This only does return any results because bugzilla has a bug - it brackets this
incorrectly, and so its expanded to the equivalent of ('product 'substring'
'foo' AND 'product' 'substr' 'bar' OR 'component' 'substring' 'foo' AND
'component' 'substring' 'bar' AND ...). I don't blame mysql for not managing to
pull out the joins ;) Since it can't, this becomes a query over every record,
adn wince the bmo upgrade, there are the two additional joins. I've filed this
as bug 179697, but although fixing that may mitigate the efffect of all these
searches, which seem mostly multiword from dawn's list, its not really related
to this bug
>the sidebar does ('product' 'allwordsubstr' 'foo bar') OR ('component'
>'alwordsubstr' 'foo bar').
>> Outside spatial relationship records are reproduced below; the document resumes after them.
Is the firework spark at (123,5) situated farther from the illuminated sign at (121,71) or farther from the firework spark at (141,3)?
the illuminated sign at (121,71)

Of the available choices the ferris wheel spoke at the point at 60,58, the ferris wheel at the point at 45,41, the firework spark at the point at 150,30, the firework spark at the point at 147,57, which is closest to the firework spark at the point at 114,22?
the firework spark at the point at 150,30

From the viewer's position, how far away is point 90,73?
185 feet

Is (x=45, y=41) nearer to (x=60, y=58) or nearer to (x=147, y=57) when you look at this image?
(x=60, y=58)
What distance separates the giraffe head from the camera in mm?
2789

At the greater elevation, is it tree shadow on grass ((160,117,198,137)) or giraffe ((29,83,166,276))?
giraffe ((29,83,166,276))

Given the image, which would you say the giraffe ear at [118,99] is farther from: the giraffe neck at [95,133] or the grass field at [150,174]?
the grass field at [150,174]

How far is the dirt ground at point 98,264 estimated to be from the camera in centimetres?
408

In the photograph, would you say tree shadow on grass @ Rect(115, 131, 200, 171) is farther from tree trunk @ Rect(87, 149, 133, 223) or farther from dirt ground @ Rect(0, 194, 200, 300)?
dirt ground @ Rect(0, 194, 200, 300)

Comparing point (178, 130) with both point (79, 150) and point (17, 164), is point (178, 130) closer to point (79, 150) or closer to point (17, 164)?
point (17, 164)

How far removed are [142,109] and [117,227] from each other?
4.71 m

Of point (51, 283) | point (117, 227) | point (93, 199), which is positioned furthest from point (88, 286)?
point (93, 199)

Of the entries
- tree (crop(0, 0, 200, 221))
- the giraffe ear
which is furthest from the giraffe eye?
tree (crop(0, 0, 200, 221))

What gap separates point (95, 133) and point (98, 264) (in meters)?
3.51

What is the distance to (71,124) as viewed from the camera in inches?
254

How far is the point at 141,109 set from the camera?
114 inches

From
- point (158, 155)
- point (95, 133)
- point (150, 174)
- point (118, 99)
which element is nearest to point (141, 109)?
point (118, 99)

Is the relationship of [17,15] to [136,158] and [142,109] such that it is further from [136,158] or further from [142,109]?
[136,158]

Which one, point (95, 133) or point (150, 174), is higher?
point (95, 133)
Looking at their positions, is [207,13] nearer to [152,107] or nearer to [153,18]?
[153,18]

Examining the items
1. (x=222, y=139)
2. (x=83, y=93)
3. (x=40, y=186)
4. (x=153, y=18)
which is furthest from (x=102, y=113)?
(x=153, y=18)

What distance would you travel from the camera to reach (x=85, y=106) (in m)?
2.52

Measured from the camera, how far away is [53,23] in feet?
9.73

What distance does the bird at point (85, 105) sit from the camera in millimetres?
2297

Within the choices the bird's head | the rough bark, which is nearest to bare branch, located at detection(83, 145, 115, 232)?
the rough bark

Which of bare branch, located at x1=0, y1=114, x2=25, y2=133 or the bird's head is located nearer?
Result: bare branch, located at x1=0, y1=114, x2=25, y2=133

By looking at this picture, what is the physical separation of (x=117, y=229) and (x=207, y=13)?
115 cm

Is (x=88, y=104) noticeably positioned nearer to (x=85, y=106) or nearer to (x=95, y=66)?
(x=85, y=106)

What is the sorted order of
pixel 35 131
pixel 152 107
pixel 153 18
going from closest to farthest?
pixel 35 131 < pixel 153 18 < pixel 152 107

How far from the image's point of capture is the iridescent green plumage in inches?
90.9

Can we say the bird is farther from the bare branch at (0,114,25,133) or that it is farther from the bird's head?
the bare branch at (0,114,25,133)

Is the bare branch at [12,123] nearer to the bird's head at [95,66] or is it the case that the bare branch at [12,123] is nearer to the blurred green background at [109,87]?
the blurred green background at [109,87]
This is silly, since its asking for all bugs with a
>product containing 'foo' and 'bar' AND a component containting 'foo' and 'bar'.

s/AND/or/
s/and/AND/

is what I meant to write...
rjc, comments on the search stuff above? (Specifically, comment #7)
Depends on: 179827
No longer depends on: 179827
This is m.o specific, since its only an issue because bugzilla.mozilla.org is in
the search sidebar.

I'll go file bugs now to make this bug depend on this - see comment 16
Component: Query/Bug List → Bugzilla: Other moz.org Issues
Depends on: 179827
Keywords: meta
Product: Bugzilla → mozilla.org
Version: 2.17.1 → other
Depends on: 180866
> Re the third point, I think the reason that this was done was so that people
> could search for 'ftp login failure' and get ftp bugs. But this will in fact
> give back _all_ ftp bugs, because its an OR. Searching for |network login
> failure| will return all ftp/http/smtp/pop/etc bugs, because those components
> contain the string 'network'. Searching for 'browser locks up' will return all
> browser bugs.

I think this is a misunderstanding. Searching for "ftp login failure" will
return just a single bug, since all of "ftp", "login" and "failure" must occur
in some attribute of the bug. Same for the other two examples.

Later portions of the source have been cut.